New versions of AMMs like SWAAP and Clipper move away from the constant-product market maker model.
Instead, these protocols look to capture different types of flow. Clipper targets retail flow with a small pool and low fees. Swaap allows trades against its pool at an oracle price, acting more like a traditional market maker and capturing a spread on trades.
New versions of AMMs like these push the real yield narrative and suggest reduced impermanent loss for LPs.
Porting over trades from traditional finance has also been a popular move to capture real yield. Basis trading is when a trader longs an asset in one venue and shorts it on another, capturing a yield spread between funding rates. Hedge funds in tradfi and crypto have regularly used this trade, and some protocols are replicating this in DeFi. By going long an asset on a decentralized perpetual exchange like Perp Protocol, while also shorting an asset on a lending market like Aave, an automated vault can capture a funding spread and generate real yield for depositors. There is no free lunch though as rebalances and changes in carry costs (the cost/gain of funding on your position) can eat into gains.
What is the future of real yield in DeFi?
If DeFi grows and these products continue to attract users, the search for yield will continue.

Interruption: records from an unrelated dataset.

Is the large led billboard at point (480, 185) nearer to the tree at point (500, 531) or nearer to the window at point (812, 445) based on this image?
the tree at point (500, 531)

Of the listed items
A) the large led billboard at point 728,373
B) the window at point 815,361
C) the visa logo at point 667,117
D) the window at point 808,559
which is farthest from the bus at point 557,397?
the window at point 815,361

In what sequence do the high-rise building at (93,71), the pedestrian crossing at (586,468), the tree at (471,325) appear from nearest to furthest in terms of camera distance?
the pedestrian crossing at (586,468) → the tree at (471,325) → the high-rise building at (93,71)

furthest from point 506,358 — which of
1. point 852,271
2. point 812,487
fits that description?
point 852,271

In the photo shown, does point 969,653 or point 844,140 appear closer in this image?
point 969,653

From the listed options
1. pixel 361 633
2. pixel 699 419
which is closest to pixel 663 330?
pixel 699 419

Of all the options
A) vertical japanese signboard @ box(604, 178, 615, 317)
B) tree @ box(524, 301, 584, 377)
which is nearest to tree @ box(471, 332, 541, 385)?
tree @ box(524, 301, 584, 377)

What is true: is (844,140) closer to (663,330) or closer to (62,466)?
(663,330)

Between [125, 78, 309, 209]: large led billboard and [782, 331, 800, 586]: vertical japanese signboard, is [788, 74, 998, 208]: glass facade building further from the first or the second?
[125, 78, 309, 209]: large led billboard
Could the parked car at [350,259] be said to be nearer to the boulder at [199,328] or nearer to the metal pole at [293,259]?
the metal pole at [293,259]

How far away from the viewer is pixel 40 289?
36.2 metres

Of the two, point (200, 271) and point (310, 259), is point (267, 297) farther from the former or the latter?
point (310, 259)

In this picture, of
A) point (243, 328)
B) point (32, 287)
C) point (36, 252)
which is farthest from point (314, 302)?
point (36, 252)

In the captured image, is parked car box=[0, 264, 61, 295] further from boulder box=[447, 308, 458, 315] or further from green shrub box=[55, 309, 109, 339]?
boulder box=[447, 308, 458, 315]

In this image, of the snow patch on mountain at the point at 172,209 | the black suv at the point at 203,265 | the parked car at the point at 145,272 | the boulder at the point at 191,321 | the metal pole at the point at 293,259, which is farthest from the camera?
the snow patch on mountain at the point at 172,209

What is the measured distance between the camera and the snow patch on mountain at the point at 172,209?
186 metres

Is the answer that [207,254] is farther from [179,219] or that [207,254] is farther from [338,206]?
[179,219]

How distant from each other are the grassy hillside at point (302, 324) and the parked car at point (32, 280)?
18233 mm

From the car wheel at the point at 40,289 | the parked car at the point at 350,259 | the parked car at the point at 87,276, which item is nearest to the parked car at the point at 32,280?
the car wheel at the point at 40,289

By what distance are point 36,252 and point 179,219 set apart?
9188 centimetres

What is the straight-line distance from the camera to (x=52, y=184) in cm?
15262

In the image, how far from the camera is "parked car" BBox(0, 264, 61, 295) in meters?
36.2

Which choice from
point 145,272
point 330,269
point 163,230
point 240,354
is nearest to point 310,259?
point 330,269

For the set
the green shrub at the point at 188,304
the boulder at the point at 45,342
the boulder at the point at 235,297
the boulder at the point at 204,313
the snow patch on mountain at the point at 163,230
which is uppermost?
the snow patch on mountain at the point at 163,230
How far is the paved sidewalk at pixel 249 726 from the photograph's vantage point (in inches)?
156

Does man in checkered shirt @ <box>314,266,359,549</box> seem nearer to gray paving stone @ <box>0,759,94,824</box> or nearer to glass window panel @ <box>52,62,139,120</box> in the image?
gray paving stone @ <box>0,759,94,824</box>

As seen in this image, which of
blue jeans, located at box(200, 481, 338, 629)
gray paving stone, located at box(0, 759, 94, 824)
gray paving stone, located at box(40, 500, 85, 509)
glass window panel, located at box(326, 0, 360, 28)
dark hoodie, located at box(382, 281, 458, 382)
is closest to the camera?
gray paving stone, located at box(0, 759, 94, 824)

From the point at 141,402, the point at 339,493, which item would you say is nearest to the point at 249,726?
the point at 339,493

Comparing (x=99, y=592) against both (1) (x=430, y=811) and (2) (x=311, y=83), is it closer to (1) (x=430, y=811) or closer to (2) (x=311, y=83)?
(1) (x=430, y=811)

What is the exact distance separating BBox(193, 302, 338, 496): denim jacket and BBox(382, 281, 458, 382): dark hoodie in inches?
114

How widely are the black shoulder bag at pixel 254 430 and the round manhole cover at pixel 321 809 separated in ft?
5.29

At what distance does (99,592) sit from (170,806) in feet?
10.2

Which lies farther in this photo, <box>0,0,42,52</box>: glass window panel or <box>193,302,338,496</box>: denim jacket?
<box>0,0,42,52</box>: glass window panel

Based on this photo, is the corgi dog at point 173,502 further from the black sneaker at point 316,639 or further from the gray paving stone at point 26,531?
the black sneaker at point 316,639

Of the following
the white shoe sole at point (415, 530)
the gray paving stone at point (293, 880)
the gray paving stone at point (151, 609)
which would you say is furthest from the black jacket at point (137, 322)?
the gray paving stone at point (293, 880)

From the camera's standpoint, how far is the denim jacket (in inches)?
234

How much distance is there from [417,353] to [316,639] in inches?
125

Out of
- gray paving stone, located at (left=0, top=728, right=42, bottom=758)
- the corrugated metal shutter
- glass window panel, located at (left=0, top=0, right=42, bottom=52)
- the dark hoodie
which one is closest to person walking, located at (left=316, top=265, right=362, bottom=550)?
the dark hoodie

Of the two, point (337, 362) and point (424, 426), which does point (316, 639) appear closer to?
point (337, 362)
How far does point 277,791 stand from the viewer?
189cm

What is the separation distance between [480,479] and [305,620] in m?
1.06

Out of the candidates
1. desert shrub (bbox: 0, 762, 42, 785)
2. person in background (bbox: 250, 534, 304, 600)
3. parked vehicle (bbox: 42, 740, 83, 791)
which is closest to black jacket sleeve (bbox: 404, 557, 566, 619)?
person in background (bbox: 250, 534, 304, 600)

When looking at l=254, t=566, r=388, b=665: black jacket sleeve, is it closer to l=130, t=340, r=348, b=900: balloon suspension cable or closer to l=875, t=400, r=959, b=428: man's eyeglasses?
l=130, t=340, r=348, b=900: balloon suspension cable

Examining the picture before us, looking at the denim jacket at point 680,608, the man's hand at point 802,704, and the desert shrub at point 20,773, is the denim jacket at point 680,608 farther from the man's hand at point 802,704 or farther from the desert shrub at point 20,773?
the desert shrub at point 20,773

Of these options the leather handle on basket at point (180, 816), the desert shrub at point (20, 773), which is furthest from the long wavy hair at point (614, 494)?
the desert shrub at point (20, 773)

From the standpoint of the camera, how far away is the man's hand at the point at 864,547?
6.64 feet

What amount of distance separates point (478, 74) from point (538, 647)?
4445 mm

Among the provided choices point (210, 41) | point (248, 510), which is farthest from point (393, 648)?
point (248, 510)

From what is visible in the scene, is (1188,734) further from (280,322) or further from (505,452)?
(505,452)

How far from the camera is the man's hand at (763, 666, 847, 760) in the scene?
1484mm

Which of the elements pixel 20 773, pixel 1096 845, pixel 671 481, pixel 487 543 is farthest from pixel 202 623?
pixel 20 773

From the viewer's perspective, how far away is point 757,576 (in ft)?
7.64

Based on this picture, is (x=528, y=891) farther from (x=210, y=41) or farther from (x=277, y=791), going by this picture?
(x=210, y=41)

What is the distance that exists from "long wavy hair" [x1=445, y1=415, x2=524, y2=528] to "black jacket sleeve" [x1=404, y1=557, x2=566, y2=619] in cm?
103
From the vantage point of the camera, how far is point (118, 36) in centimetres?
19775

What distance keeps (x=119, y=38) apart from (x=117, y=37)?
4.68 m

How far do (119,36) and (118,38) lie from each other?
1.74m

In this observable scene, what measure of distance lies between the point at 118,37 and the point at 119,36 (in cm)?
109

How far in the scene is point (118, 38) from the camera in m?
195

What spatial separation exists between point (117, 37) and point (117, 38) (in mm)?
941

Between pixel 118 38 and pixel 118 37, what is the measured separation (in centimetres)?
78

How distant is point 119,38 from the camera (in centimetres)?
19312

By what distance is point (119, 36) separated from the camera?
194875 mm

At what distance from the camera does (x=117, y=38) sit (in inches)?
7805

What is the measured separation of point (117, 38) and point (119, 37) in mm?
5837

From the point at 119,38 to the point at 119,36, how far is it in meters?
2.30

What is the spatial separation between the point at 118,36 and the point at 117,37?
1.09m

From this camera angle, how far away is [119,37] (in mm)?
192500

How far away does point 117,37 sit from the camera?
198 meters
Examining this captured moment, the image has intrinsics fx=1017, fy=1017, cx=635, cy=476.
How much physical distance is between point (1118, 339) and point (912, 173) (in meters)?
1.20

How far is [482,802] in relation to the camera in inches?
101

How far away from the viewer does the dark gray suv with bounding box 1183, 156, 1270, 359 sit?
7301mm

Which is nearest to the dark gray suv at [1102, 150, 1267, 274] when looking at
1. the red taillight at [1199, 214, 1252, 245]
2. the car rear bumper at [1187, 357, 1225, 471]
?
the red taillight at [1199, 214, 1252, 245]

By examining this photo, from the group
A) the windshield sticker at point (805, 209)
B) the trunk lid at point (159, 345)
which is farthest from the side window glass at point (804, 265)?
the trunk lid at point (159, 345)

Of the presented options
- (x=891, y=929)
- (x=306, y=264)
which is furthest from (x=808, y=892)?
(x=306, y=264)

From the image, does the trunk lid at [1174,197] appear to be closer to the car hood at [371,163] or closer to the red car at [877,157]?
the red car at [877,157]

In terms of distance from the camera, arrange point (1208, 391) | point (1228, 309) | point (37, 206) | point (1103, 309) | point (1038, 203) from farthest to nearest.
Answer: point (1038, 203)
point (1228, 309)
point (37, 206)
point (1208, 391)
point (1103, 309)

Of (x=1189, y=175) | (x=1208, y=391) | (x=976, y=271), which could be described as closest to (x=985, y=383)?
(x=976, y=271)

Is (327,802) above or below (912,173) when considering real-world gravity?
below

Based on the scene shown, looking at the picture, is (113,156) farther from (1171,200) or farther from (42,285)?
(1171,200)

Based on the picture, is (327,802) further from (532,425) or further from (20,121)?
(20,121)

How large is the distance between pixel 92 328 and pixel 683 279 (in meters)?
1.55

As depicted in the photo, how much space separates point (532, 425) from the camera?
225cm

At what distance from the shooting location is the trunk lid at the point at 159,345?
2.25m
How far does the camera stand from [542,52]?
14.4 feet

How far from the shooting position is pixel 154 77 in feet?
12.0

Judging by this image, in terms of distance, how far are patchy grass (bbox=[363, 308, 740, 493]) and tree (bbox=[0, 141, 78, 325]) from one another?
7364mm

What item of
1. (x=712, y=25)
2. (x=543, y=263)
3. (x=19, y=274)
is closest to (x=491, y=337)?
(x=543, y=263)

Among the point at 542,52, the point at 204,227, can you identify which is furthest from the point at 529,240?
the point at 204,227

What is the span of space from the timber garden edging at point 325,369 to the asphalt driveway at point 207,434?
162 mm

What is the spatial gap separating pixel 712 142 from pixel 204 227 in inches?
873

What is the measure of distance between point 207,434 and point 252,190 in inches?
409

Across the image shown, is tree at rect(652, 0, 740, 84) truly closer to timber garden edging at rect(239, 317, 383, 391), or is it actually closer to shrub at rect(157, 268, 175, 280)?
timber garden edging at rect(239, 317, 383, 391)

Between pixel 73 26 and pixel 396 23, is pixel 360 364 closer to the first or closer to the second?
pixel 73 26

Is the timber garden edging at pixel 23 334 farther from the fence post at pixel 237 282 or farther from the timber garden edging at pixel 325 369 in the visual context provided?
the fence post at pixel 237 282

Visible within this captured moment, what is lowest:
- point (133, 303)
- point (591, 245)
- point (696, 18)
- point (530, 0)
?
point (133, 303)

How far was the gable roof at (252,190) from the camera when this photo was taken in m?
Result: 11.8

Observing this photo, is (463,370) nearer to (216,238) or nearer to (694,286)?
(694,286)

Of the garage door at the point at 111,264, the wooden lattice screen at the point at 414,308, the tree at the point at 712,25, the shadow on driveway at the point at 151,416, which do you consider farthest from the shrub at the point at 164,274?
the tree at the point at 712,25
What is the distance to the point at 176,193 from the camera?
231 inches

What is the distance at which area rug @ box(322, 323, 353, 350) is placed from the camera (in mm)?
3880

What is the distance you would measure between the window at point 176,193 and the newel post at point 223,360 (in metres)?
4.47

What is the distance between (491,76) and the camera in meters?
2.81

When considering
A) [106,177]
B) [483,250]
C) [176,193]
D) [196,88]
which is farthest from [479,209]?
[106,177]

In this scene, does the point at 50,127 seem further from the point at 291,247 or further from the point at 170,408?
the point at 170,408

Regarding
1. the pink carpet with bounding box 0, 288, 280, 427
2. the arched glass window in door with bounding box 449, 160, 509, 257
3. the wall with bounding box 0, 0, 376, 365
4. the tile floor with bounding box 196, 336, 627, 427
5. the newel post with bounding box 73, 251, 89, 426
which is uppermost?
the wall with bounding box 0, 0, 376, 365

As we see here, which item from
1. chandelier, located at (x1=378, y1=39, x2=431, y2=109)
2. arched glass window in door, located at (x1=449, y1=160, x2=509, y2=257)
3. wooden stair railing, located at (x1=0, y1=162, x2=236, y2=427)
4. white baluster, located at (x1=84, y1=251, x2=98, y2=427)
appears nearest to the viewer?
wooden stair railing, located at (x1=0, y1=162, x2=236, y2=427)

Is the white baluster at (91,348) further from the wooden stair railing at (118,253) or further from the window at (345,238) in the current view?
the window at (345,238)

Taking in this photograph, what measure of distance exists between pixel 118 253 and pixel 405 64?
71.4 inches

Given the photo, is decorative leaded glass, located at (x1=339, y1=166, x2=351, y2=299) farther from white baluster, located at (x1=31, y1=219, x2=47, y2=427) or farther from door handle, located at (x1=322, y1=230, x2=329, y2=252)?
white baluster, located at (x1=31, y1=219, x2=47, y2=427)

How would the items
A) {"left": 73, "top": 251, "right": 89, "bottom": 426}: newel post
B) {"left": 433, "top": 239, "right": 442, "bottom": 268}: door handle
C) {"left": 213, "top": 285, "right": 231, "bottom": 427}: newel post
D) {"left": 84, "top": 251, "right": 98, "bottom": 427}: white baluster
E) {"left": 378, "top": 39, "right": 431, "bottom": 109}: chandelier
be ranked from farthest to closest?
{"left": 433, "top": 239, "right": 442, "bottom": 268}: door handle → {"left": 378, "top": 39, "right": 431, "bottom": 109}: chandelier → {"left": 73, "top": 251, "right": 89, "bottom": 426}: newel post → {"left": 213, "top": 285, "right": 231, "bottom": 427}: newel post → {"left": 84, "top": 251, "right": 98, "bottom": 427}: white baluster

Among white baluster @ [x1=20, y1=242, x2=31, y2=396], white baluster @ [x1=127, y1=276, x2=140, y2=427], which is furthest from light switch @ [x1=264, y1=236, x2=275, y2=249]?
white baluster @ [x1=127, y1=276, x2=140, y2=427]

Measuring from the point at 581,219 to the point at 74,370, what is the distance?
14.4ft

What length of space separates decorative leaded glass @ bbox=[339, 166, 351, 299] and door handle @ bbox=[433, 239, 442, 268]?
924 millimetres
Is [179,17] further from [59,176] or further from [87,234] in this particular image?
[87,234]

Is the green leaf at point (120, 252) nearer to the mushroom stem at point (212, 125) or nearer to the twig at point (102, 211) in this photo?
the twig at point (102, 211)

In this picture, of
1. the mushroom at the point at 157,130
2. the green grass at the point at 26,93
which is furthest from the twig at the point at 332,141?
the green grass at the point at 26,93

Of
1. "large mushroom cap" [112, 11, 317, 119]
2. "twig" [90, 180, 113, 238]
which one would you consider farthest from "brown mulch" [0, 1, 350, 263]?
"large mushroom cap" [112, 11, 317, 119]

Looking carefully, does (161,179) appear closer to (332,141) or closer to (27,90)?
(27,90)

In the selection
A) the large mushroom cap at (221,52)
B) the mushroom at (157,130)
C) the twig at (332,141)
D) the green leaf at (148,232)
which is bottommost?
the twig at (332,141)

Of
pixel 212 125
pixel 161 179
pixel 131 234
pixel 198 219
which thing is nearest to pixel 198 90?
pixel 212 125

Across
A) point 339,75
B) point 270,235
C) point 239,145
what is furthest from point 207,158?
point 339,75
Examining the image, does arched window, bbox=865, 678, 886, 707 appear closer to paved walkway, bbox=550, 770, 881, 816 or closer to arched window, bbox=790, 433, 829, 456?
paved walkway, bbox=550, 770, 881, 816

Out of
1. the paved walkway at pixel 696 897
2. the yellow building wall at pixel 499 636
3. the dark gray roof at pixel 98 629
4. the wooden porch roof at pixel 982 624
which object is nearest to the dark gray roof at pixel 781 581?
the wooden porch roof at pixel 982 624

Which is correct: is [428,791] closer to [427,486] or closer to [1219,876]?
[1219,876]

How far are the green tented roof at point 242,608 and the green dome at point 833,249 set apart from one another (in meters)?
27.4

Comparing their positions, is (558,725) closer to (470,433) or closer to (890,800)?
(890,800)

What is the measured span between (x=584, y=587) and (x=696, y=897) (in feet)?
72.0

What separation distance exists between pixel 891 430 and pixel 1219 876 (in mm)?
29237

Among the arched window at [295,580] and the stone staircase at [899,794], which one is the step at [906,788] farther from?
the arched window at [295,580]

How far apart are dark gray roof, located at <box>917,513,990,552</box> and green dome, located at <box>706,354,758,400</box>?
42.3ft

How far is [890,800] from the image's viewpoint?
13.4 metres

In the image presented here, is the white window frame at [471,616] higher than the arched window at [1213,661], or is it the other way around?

Protocols that can attract real usage and have smart tokenomics will be able to capture the value and generate yield for their token holders as well as LPs. Similarly, borrowing yield sources from tradfi and porting the components to DeFi offers an attractive source of yield. Builders will continue to innovate in the crypto space, and as users turn away from the ponzinomics of token rewards, the real yield narrative will continue to have legs.